Dont tar all with the same brush, thank you.
		
Click to expand...

But you are contradicting yourself - you agree with me! 
You obviously prefer to keep your horses loose or else you wouldnt have tried so many measures so she could run free.
I am saying owners who choose to keep their horses in this way rather than pay for  land for grazing are selfish and cruel 

I live in Leeds and see some very sorry sights - ponies tethered alone on verges next to busy roads with no water, no rugs in terrible weather despite beign unable to move around to keep warm. 
Or worse in areas notorious for trouble - red light areas etc. 
Areas you wouldnt feel safe walking alone in never mind leaving the poor sods alone to be teased or worse by drunks and idiots.
We all have different opinions and I respect that - i just think if people cannot afford or be bothered to provide grazing then they should not have horses.
I dont agree with caged bunnies or birds either - but i suppose im going off on one now


----------



## Aoibhin (4 December 2011)

no im not agreeing, i prefer to see them free to roam but would NEVER be happy with a ban on it.


----------



## Onyxia (2 February 2012)

scullysdad said:



			If it is public land then why shouldn't anyone tether their horse there - ain't doing any harm - probably saving the council money by cutting the grass for them! 

God, some people are so far up there own asses they lose sight of the light!
		
Click to expand...

Because public land is for public use- putting a horse on a part if it stops others using it.

I am not against horses being teathered itself (there have been some good emamples of why it might be the best management choice for an individual horse on this thread) but NOT on public land!

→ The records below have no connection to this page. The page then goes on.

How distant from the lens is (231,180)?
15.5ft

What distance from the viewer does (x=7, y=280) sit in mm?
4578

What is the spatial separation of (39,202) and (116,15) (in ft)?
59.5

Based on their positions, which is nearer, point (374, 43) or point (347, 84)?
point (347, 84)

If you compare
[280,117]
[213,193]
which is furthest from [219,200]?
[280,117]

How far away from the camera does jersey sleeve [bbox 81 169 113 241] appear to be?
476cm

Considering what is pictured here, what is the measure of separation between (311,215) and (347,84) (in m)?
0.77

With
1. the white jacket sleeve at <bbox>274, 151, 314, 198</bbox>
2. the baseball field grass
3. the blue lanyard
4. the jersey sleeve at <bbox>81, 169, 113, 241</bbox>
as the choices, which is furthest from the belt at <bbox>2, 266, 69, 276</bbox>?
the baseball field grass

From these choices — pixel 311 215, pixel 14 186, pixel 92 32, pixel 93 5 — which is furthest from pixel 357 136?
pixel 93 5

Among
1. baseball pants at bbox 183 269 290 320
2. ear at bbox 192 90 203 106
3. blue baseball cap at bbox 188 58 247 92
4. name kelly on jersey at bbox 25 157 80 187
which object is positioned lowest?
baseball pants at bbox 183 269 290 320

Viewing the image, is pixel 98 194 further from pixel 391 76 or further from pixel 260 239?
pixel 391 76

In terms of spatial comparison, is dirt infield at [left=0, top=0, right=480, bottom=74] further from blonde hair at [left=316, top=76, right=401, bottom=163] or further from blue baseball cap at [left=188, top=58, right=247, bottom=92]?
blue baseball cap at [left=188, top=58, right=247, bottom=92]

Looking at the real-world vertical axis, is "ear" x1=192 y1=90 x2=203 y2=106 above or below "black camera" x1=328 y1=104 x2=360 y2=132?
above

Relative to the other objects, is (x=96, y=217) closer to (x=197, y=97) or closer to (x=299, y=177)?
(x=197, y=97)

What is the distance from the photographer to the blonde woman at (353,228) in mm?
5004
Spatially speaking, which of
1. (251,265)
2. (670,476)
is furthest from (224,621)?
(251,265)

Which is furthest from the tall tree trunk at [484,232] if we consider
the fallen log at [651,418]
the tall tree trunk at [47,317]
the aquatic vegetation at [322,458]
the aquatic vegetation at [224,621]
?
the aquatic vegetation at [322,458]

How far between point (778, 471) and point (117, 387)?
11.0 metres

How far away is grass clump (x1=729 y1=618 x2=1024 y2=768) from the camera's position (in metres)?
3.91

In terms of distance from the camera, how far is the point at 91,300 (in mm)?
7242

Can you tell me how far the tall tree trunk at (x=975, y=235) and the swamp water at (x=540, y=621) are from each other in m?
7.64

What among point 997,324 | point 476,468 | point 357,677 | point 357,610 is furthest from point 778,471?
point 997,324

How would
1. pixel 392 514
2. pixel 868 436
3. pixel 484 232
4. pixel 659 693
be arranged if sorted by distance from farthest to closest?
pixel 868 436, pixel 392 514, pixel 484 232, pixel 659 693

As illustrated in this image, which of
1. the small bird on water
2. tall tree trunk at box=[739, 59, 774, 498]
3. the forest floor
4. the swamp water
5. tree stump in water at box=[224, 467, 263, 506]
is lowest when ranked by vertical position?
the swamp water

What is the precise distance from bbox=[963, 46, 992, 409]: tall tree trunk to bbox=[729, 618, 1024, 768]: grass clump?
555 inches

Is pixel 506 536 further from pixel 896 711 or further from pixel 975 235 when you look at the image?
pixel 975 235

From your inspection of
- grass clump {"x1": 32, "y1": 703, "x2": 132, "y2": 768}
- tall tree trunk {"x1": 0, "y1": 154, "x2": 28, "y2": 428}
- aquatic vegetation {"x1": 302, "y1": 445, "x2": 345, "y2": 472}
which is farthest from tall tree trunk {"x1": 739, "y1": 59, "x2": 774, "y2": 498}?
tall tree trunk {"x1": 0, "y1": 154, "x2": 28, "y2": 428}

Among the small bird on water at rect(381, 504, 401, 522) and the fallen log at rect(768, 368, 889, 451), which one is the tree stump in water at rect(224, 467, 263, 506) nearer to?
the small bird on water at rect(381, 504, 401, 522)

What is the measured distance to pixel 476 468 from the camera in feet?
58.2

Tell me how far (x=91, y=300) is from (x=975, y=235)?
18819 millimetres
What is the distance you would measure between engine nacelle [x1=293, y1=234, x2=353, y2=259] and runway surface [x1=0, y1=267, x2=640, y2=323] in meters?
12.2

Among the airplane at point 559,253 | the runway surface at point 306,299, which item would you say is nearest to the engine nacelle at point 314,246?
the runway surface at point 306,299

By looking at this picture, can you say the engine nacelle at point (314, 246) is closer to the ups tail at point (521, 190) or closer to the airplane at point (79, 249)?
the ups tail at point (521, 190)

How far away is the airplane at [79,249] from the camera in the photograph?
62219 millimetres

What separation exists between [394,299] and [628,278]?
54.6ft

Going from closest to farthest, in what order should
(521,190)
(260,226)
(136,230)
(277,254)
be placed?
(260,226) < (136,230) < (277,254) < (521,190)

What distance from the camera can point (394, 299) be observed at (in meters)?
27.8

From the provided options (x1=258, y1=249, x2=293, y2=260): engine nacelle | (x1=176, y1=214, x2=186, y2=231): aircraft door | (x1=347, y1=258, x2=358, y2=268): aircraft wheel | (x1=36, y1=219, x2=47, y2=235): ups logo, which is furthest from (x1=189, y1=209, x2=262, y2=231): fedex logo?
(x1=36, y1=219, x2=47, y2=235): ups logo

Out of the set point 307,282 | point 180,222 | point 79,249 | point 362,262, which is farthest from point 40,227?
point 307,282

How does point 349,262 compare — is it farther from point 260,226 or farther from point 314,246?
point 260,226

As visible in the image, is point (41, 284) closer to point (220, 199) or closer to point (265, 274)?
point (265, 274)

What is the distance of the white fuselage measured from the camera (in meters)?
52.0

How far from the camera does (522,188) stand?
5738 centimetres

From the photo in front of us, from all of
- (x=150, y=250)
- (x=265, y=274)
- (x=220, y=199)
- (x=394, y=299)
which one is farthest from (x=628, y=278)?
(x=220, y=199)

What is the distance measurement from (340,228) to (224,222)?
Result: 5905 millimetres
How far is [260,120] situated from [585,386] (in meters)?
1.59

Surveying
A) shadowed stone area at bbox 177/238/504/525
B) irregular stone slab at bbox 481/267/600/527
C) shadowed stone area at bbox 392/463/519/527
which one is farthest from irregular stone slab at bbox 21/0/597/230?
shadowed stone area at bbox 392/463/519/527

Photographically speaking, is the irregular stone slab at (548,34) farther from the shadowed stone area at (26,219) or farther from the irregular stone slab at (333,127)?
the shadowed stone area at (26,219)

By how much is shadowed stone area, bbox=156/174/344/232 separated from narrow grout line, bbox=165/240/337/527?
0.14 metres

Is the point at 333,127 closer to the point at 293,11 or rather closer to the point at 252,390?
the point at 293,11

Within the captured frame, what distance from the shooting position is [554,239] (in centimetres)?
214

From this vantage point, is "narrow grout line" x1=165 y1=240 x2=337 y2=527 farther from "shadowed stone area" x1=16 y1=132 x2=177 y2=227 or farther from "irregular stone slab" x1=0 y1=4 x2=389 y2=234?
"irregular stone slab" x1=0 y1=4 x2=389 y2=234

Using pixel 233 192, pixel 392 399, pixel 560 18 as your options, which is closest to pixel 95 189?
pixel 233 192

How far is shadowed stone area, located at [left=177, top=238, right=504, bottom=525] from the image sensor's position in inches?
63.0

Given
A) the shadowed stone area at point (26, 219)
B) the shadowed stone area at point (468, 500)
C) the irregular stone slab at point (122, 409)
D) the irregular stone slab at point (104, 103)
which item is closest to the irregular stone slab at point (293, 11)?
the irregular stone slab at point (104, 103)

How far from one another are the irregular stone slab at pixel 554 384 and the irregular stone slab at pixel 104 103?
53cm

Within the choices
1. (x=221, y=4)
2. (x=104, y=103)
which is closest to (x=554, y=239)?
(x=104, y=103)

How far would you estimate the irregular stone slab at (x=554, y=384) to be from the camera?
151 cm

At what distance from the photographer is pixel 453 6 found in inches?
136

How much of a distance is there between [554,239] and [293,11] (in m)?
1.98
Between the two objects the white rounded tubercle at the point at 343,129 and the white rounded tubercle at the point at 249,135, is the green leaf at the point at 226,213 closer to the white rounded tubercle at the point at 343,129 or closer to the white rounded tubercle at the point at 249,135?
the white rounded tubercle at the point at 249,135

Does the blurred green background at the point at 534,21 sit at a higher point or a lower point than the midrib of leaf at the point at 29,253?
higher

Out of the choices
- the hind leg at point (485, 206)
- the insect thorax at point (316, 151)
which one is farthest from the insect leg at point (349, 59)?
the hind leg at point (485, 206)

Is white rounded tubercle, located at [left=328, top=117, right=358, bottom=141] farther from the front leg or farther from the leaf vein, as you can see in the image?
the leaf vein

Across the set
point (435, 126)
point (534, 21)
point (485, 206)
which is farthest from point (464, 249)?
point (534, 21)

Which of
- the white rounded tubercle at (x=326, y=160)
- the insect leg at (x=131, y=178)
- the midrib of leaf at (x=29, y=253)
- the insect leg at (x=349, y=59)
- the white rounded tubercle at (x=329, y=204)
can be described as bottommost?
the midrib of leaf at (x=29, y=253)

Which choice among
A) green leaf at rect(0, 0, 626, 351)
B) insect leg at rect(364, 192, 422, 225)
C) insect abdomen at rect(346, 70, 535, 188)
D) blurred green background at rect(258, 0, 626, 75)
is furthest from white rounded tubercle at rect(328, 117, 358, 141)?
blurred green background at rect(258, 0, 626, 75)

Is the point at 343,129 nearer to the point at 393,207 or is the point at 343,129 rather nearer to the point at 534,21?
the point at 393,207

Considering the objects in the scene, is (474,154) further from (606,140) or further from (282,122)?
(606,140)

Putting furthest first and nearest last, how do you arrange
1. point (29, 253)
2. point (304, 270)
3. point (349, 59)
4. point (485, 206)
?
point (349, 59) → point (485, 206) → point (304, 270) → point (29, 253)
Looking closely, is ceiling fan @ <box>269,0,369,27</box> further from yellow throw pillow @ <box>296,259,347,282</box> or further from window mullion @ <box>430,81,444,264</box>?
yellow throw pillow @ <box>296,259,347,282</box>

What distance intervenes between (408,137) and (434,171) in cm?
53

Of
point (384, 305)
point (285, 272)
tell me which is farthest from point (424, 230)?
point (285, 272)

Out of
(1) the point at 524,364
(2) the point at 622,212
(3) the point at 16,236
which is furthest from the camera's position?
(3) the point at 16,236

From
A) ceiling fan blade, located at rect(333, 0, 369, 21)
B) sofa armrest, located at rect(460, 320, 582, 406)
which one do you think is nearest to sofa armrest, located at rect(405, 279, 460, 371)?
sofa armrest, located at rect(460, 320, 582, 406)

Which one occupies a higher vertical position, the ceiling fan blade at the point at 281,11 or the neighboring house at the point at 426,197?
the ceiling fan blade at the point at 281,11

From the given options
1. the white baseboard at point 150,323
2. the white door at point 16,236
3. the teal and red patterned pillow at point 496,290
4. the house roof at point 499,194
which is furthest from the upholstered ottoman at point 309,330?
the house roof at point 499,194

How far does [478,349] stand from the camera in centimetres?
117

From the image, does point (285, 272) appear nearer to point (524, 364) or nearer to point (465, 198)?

We recently had a young mare teathered in the middle of some grassland, its a popular spot for walkers that was put out of use because it was not safe to go past the bugger- if it was on a livery yard in a properly fenced field it would not have been a problem


----------



## Yertis (4 February 2012)

If it's public land can't we share? in Devon we already have designated areas for dog walkers, kids etc, don't see why tethered horses can't have an area. To be honest much easier for any concerned person or welfare to see the condition of a tethered horse rather than loose ones belting around a wasteland area. How the horse is condition wise is more important to me than whether it is tethered as long as it's done properly and mainly, the people keeping horses this way, have been doing it for centuries - to them the horse is a valuable asset.


----------



## Goldenstar (4 February 2012)

Aoibhin said:



			no im not agreeing, i prefer to see them free to roam but would NEVER be happy with a ban on it.
		
Click to expand...

That's because you have never been a welfare officer and seen the sad sorry sights I did I have no problem with you tethering your horse on your own land but there is a huge problem of illegal tethering around most citys most of the horses get inadequate care have miserable lives and pose a terrible risk to drivers when they get loose.
UNtil you have been involved you would not believe what goes on I would think that this council will have spent a fortune so far as well as the police RSPCA etc etc chasing round trying to solve this problem and have decided to get tough.


----------



## mountainview22 (5 February 2012)

sorry, but I know someone who's trying to start this business.in Bridgend as the council won't. They aren't interested.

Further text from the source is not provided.